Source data
┌──
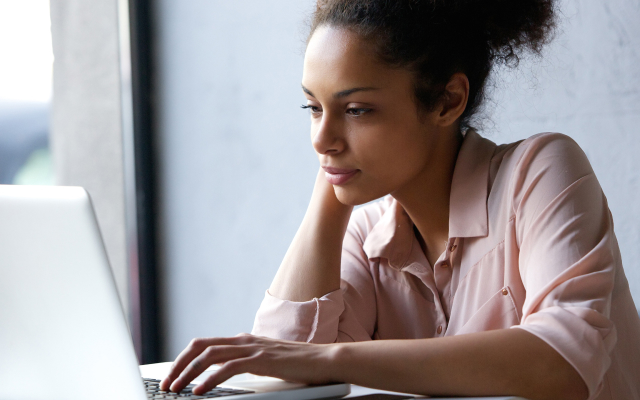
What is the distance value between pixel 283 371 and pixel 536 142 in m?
0.59

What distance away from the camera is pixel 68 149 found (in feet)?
8.41

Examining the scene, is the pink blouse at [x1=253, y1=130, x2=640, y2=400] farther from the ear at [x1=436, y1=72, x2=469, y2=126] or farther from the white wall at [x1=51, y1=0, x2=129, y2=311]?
the white wall at [x1=51, y1=0, x2=129, y2=311]

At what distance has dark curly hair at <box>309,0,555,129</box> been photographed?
117 centimetres

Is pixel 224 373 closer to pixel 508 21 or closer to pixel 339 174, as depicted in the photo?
pixel 339 174

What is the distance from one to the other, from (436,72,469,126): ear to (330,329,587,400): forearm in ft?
1.69

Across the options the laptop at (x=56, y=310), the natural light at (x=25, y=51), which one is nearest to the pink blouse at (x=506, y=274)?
the laptop at (x=56, y=310)

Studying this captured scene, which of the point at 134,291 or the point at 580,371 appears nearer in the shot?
the point at 580,371

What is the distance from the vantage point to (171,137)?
2.62 metres

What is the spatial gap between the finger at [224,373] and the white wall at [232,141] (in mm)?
1061

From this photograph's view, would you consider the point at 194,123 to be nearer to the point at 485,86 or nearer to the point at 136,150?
the point at 136,150

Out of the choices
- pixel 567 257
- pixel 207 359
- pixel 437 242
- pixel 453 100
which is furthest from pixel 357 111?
pixel 207 359

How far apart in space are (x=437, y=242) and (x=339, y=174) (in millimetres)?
249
└──
EXERCISE: Copy the records above word for word, covering all of them, and omit the pictures from your answer.

ANSWER IN FULL:
What is the distance value between pixel 283 371 and pixel 536 142 in m?
0.59

What distance away from the camera is pixel 68 149 found (in feet)?
8.41

Examining the scene, is the pink blouse at [x1=253, y1=130, x2=640, y2=400] farther from the ear at [x1=436, y1=72, x2=469, y2=126] or farther from the white wall at [x1=51, y1=0, x2=129, y2=311]?
the white wall at [x1=51, y1=0, x2=129, y2=311]

At what distance has dark curly hair at <box>309,0,555,129</box> been photographed?
117 centimetres

Is pixel 224 373 closer to pixel 508 21 or closer to pixel 339 174, as depicted in the photo?
pixel 339 174

What is the distance from one to the other, from (436,72,469,126): ear to (330,329,587,400): forearm in ft?
1.69

Across the options the laptop at (x=56, y=310), the natural light at (x=25, y=51), which one is nearest to the pink blouse at (x=506, y=274)?
the laptop at (x=56, y=310)

Studying this captured scene, which of the point at 134,291 or the point at 580,371 appears nearer in the shot?
the point at 580,371

What is the distance from the vantage point to (171,137)?
2.62 metres

What is the spatial gap between the finger at [224,373] and the white wall at [232,141] (in mm)?
1061

From this photograph's view, would you consider the point at 194,123 to be nearer to the point at 485,86 or nearer to the point at 136,150?
the point at 136,150

Out of the choices
- pixel 567 257
- pixel 207 359
- pixel 437 242
- pixel 453 100
which is furthest from pixel 357 111?
pixel 207 359

How far apart in space are (x=437, y=242) and (x=339, y=174) (in millimetres)?
249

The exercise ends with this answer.